Garland wants to make a point about the eternal cycle of abuse and how women inherit the sins of men across generations. Fine. That’s worth exploring. But the execution here is so literal, so in-your-face grotesque, that it feels less like commentary and more like a haunted PowerPoint. The movie doesn’t examine gender trauma—it finger-paints with it.
And let’s talk about the ending. After Harper witnesses the matryoshka-style nightmare of Rory Kinnears birthing each other like Russian trauma dolls, her dead husband finally reappears, still mangled from his death but very much monologuing about how she made him feel. It’s supposed to be a climactic moment of emotional confrontation. Instead, it plays like a bad improv scene where one guy is just too committed to staying in character.
The final line? A smile. A quiet moment. A fade to black. And the audience is left to sit in stunned silence and wonder if they’ve just witnessed something profound or a very expensive student film about the dangers of dating men who like Fight Club.

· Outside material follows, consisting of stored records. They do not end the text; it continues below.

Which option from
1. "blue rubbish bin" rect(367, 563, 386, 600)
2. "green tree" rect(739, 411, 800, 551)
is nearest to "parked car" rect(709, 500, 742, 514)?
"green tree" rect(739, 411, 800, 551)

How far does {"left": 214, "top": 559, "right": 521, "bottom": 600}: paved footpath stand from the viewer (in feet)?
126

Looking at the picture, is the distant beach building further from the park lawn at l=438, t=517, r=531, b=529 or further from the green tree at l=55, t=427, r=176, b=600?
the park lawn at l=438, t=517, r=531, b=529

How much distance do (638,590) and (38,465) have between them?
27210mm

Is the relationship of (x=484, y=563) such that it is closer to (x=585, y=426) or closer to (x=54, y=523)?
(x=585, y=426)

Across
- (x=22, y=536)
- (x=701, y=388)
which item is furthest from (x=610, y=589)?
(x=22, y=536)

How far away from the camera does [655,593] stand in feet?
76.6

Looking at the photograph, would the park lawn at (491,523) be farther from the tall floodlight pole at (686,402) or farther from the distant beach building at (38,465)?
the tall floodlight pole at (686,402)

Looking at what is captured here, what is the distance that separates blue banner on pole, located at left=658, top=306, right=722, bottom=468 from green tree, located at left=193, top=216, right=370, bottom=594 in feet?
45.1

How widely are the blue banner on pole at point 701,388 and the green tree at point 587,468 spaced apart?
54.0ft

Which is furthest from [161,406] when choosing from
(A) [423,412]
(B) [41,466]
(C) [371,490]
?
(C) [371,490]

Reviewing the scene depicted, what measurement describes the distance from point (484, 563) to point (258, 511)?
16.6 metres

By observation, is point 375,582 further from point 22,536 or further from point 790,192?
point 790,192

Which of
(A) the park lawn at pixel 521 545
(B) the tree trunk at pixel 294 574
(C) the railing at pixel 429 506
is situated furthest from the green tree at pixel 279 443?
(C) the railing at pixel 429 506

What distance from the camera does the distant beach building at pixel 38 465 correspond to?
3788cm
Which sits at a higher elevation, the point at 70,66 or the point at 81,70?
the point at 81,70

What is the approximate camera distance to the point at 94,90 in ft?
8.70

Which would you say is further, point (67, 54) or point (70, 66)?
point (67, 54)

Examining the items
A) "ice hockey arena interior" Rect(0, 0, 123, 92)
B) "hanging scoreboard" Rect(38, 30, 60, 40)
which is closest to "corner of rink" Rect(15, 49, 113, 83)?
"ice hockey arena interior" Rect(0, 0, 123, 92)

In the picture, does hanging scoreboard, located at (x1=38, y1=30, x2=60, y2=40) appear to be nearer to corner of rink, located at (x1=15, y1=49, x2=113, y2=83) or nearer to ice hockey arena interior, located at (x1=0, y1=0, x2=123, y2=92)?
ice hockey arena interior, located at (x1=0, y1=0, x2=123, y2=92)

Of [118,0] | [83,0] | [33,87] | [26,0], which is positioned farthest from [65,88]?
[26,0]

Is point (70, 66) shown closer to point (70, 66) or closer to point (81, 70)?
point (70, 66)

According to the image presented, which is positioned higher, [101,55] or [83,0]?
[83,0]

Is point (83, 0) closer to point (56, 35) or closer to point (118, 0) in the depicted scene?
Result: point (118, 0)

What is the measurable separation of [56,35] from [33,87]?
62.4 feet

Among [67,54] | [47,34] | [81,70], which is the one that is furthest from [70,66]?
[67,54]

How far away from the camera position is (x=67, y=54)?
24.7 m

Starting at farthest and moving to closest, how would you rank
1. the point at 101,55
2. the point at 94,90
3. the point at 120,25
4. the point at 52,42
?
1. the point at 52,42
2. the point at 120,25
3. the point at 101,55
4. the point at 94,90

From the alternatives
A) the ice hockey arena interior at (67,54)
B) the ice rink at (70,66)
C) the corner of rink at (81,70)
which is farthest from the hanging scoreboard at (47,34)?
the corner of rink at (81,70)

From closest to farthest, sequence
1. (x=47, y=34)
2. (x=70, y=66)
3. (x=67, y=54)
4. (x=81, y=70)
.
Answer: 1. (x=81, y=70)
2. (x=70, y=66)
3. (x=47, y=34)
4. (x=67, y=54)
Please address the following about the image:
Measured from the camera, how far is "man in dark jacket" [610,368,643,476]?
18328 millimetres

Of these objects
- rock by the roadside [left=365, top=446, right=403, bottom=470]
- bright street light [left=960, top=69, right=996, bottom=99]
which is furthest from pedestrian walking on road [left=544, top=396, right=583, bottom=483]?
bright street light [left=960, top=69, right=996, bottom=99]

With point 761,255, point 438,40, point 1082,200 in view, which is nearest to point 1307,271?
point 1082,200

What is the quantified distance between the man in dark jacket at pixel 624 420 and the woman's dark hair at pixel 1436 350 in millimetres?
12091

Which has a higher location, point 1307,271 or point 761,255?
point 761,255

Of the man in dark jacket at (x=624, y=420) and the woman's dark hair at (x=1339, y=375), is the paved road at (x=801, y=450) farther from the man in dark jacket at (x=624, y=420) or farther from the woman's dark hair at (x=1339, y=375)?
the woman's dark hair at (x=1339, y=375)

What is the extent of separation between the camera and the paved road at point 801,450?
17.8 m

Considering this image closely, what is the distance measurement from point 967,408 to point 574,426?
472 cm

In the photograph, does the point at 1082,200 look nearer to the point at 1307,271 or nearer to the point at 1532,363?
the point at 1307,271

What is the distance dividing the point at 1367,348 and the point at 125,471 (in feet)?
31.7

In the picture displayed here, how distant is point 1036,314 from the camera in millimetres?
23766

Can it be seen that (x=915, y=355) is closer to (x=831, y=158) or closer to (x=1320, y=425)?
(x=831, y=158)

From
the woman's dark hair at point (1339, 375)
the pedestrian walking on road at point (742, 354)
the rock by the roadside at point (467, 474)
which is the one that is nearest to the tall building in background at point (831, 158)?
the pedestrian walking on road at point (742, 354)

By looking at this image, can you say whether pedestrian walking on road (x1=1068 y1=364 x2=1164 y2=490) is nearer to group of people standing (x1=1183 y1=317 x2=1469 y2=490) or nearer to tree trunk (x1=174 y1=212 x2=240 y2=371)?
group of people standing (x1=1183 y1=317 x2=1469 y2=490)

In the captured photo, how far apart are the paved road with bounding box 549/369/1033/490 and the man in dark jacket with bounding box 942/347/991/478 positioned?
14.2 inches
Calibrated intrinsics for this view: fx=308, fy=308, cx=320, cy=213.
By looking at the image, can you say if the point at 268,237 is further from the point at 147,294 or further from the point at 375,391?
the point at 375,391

Final verdict? Men is a stunningly shot, boldly acted, and deeply confused mess of a movie. It’s a film so convinced of its own thematic heft that it forgets to entertain, engage, or make a coherent point. It wants to be folk horror by way of The Second Sex, but ends up as The Babadook for people who post angry tweets about gender studies professors without actually reading the syllabus.
Watch it if you enjoy high-concept horror with zero emotional payoff, or if you’ve ever wondered what it would look like if someone directed a TED Talk using only mucus and antlers. Everyone else? Maybe just call your therapist and leave the forest spirits alone.
Because sometimes, the scariest thing of all… is a writer-director who thinks subtlety is for cowards.